Rays from the Rose Cross Magazine
Studies in the Cosmo-Conception
The Benefits of Purgatory
Q. Are we punished for our evil acts?
A. There is in the universe neither reward nor punishment. All is the
result of invariable law.
Q. How does this law operate?
A. In the Desire World it operates in purging man of the baser desires and
the correction of the weaknesses and vices which hinder his progress, by
making him suffer in the manner best adapted to that purpose.
Q. How is this related to the wrongs he has done to others?
A. If he has made others suffer, or has dealt unjustly with them, he wi11
be made to suffer in that identical way.
Q. Is there a way to avoid such retribution?
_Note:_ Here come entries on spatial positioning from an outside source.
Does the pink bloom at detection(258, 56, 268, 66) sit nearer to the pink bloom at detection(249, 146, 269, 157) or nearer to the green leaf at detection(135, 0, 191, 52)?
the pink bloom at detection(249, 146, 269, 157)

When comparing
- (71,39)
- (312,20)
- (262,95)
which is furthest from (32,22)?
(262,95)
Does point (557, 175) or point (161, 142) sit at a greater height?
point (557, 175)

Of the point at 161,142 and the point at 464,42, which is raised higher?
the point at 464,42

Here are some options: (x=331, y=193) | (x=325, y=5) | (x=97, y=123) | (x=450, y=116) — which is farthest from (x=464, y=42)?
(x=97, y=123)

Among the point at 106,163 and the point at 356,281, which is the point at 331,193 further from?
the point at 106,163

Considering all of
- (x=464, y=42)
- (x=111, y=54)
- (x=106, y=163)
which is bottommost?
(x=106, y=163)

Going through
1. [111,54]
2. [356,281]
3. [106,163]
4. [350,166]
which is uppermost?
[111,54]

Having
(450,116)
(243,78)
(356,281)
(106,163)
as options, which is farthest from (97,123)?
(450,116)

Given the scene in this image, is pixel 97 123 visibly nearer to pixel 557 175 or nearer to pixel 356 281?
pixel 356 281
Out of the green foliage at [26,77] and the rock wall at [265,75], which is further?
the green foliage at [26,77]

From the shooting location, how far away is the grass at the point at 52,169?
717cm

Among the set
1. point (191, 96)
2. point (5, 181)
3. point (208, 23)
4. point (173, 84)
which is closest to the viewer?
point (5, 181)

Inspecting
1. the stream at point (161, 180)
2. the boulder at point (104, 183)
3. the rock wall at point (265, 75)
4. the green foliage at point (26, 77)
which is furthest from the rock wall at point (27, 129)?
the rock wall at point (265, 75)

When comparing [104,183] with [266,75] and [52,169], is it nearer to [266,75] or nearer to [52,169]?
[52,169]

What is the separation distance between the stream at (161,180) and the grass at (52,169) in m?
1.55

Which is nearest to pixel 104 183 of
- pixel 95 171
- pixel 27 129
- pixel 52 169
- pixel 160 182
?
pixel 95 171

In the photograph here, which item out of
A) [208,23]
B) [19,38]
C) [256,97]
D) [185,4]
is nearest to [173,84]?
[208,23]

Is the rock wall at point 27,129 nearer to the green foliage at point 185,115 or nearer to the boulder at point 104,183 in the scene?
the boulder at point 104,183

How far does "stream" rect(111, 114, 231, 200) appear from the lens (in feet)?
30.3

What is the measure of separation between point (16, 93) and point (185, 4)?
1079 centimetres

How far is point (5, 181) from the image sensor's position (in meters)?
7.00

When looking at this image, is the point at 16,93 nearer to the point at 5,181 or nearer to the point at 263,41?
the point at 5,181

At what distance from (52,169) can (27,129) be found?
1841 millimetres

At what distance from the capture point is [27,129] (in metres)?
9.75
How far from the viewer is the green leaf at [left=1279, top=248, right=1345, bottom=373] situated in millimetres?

A. Yes. If a person has been subject to vices, or has done wrong to others
but has overcome his vices or has repented and, as far as possible, made right
the wrong done, such repentance, restitution, and reform have purged him of
those special vices and evil acts.
Q. How does this affect his after-death state?
A. The equilibrium has been restored and the lesson learned during that
embodiment and therefore will not be a cause of suffering after death.
Q. What is the approximate stay in the Desire World?
A. In the Desire World life is lived about three times as rapidly as in
the Physical World. A man who has lived to be fifty years of age in the
Physical World would live through the same life events in the Desire World in
about sixteen years.
Q. Is this an inflexible rule?
A. No, only a general gauge. There are persons who remain in the Desire
World much longer than their term of physical life. Others again, who have led
lives with few gross desires, pass through in a much shorter period, but the
measure above given is very nearly correct for the average man of the present
day.
Q. Does a man review his past life again in Purgatory?
A. Yes. Although his past life passes before him when he leaves his dense
body at death, he experiences no feeling in relation to what he sees. During
his life in the Physical World, however, these life pictures again roll
backwards, as before; but now the man has all the feelings that it is possible
for him to have as, one by one, the scenes pass before him.
Q. Does he actually experience what he sees?
A. Yes, every incident in his past life is lived over again. When he comes
to a point where he has injured someone, he himself feels the pain as the
injured person felt it.
Q. What does this teach him?
A. When he lives through all the sorrow and suffering he has caused
others, he learns just how painful is the hurt and how hard to bear is the
sorrow he has caused.
Q. How keenly does he feel this?
A. As already mentioned, the suffering is much keener because the man has
no dense body to dull the pain. Perhaps that is why the speed of life there is
tripled --that the suffering may lose in duration what it gains in sharpness.
Nature's measures are wonderfully just and true.